その反面、オフィシャルのSNSはうまくない。「一応ある」という程度。各SNSによって投稿している人や部署がバラバラだと推測する。そして特筆すべきはアーティストの人間性がまったく分からないということだ。
先述したように様々なバンドはSNSやマスメディアを駆使し、その人となりを伝えるが、彼らの人となりは一切分からない。それが一つの戦略になり得ている。
客層はSNSをやらない世代も多いので、HPへの導入が極めて多い。YahooやGoogleといった検索エンジンから、ダイレクトに「B’z」と検索する人が多く、男性アーティストでは米津玄師などを抑え2018のNO.1となった。(全体4位)
サザンオールスターズはB’z、Mr.Childrenと比較すると、マスへの登場機会が割と多い。つまり重要だと判断したマスメディアにしか登場しないということだ。またタイアップをうまく活用し、音楽そのものを40代以降の世代へ発信している。
またB’z、Mr.Childrenも同じではあるが、やはり固定客の多いバンドなので「ライブ」を活動の軸としている。
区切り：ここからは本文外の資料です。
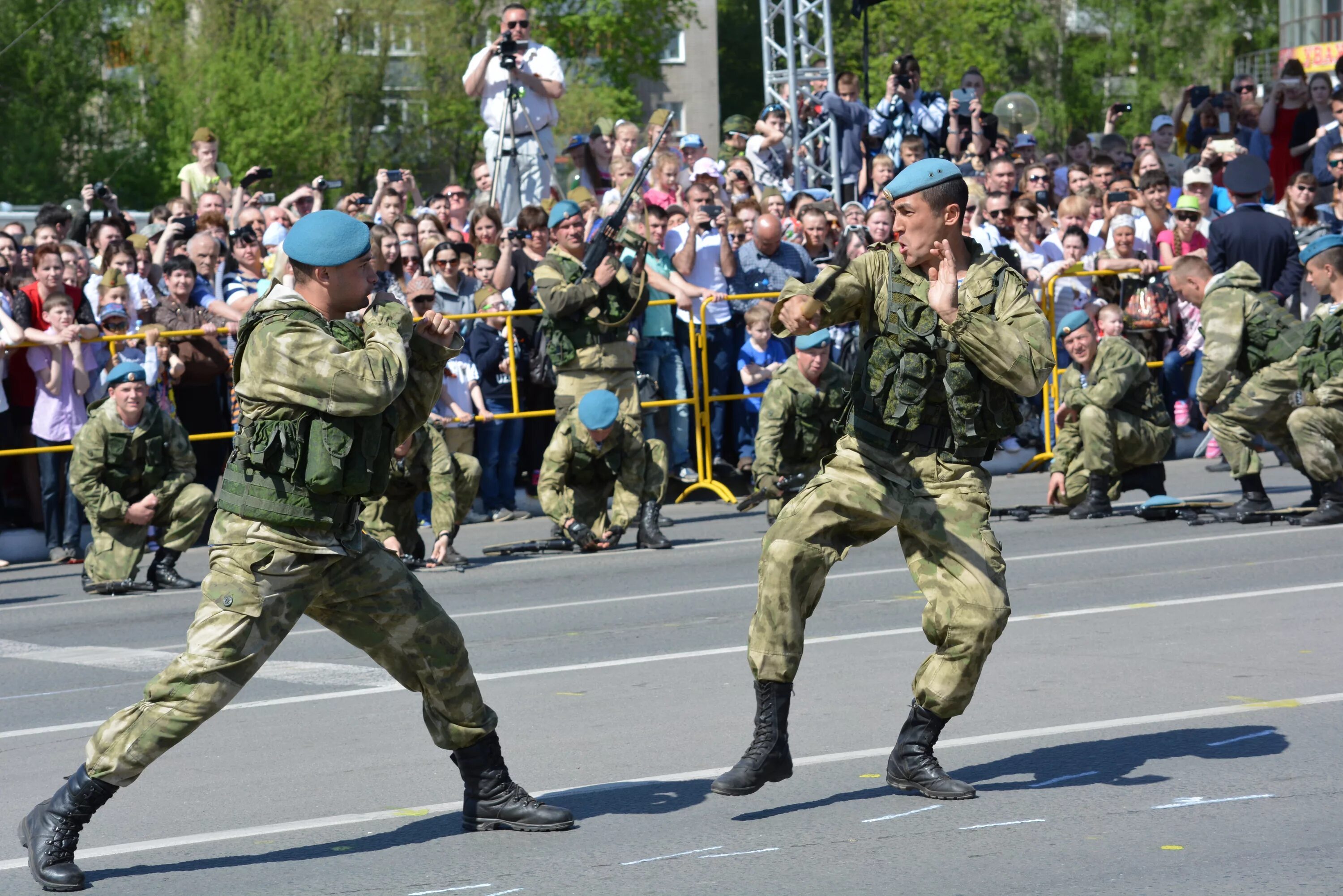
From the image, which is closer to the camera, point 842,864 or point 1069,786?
point 842,864

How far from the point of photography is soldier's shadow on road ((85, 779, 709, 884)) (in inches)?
204

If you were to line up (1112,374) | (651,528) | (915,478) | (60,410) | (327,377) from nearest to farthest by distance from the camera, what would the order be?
(327,377) → (915,478) → (651,528) → (1112,374) → (60,410)

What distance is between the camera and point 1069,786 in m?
5.68

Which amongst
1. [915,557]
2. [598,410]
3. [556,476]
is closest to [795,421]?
[598,410]

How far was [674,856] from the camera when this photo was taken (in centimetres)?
509

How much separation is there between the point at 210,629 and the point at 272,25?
48.4 m

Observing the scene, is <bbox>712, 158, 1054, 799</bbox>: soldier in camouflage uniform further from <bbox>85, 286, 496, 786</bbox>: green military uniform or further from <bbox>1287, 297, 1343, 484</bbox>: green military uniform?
<bbox>1287, 297, 1343, 484</bbox>: green military uniform

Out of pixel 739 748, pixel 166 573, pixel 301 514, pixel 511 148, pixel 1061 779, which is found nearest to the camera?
pixel 301 514

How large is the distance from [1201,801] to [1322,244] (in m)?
7.22

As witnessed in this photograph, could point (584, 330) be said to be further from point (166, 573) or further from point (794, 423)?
point (166, 573)

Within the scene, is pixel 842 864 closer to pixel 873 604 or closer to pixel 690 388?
pixel 873 604

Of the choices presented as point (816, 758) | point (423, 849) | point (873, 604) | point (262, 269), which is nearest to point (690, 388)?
point (262, 269)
嫌な言い方ではあるが「ライブ」を活動の軸にできるバンドは強い。年間で百万人近い人が足を運べば、それだけの経済的効果が生まれる。
Mr.ChildrenはYouTubeを重要な活動の場と考え、過去のライブ映像なども公式がアップしている。そのことで若い世代への訴求は上記2バンドよりも大きいだろう。
またマス的な広告も最も多く、大きいバンドだからこそプロモーションに金をかけることができる強みがある。
当然タイアップ数も多く、フェスやライブにも重きを置いている。
この純音楽的な姿勢が、固定客を保持している一つの結果と言える。オフィシャルのSNSも存在しないが、その代わりに一足先に配信で曲を販売しはじめたアーティストでもある。
また女性3組は、メディア登場の機会が少ないが、特にドリカムと中島みゆきは、男性3組と同じように「ライブ」を主戦場としている。簡単な言い方をすると、固定客の多いアーティストにはそれ相応の強みがあるということだ。
この6組に共通するのは「人を呼べる」体制であるということだ。だからTVに出なくとも、この6組が出演すると、「おっ」となる。
このように各アーティストの戦略を薄く軽く書いてみたが、各アーティストによってメディア、SNSを中心とした「特色」があって、面白いのではないだろうか。
その「特色」が、アーティストのもつ「ミュージシャンパワー」となり、顧客(リスナー)は、それに翻弄させられ、また音楽を求める。
一般の方も、知らないうちにその戦略に引っかかっている。その戦略を知るのも面白いと思うのは、私だけではないはずだ。